The 51st Engineer Combat Battalion, commanded by Lt. Col. Harvey Fraser, built a Class 40, 25-ton 969 ft reinforced heavy pontoon bridge 3.2 km upstream on the bank of the Rhine between Kripp to Linz. Assisted by the 181st and 552nd Engineer Heavy Pontoon Battalions, they began construction at 4 p.m. on 10 March, while the far shore had not yet been captured. German planes bombed and strafed the bridges during construction, killing three men and injuring two others. On 11 March, the 9th AIB captured Linz and at 7 p.m., 27 hours after beginning construction, the engineers completed the second bridge, the fastest-built floating bridge ever completed by the engineers while under fire. It opened for traffic at 11 p.m. that night, and was reinforced the next day to carry heavier traffic. Once the second tactical bridge was open, the treadway bridge was used for eastbound traffic and the pontoon bridge for westbound traffic. Tracked vehicles were limited to 5 mph and wheeled vehicles to 15 mph. One vehicle crossed every two minutes, and within seven days, 2,500 vehicles had used it to reach the far bank. They named the bridge after the commanding officer of the 552nd Battalion, Maj. William F. Tompkins Jr., who had been killed by enemy shelling during its construction.

When the treadway and pontoon bridges were operational, the engineers closed the Ludendorff Bridge for repairs on Monday, 12 March. Its steel framework was more resistant to artillery and bombs and allowed it to carry heavier loads like the heavy M26 Pershing tanks, making it worth repairing. By 14 March, the Americans had 16 gun batteries and 33 Automatic Weapon batteries, totaling 672 anti-aircraft weapons, arrayed for miles around the bridgehead. It was the largest concentration of anti-aircraft weapons during World War II. Col.
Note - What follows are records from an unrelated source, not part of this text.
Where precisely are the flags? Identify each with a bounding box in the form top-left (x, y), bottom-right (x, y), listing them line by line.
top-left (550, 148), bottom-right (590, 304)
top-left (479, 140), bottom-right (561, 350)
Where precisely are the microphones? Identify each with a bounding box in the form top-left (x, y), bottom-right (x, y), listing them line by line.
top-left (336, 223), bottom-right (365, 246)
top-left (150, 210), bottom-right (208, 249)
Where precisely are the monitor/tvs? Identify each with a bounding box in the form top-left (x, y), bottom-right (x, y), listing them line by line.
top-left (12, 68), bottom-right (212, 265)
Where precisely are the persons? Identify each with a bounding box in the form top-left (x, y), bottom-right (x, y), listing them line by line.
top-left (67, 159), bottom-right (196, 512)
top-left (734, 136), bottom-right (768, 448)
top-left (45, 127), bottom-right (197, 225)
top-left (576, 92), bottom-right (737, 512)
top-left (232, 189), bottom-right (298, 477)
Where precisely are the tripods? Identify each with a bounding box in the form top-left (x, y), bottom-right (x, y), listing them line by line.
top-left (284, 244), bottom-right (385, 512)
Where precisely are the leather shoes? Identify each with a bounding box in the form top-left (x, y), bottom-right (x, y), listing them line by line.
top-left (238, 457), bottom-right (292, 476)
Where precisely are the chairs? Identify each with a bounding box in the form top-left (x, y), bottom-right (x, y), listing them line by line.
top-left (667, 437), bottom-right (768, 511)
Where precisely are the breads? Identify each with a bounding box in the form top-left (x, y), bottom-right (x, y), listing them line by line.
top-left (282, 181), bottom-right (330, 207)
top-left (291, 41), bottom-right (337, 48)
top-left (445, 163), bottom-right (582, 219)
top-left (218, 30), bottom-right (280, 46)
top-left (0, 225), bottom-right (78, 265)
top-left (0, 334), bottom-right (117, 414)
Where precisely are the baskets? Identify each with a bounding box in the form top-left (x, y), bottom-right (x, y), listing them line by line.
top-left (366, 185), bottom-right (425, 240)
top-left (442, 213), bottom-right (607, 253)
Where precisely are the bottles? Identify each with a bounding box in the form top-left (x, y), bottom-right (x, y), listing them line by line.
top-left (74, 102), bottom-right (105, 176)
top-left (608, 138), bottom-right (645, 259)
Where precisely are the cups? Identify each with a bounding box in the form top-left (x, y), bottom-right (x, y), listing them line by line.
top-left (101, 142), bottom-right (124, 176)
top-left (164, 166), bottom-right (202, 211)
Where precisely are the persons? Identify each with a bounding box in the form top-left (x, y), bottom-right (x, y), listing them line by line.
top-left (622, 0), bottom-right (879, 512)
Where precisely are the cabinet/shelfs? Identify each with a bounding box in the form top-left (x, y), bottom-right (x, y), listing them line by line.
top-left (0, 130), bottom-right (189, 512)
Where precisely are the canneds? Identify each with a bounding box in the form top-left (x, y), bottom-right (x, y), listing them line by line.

E. Paul Semmens, assistant professor of history at the U.S. Air Force Academy, said it ranked among "the greatest antiaircraft artillery battles in American history". The anti-aircraft fire was so intense that shells falling back to earth caused 200 casualties to their own side. Of the 367 aircraft that attacked the bridge, the Americans shot down 109 (almost 30 percent) of them. Gefechtsverband Kowalewski lost 18 jet aircraft in combat, plus several more that were damaged on landing, about a third of its strength.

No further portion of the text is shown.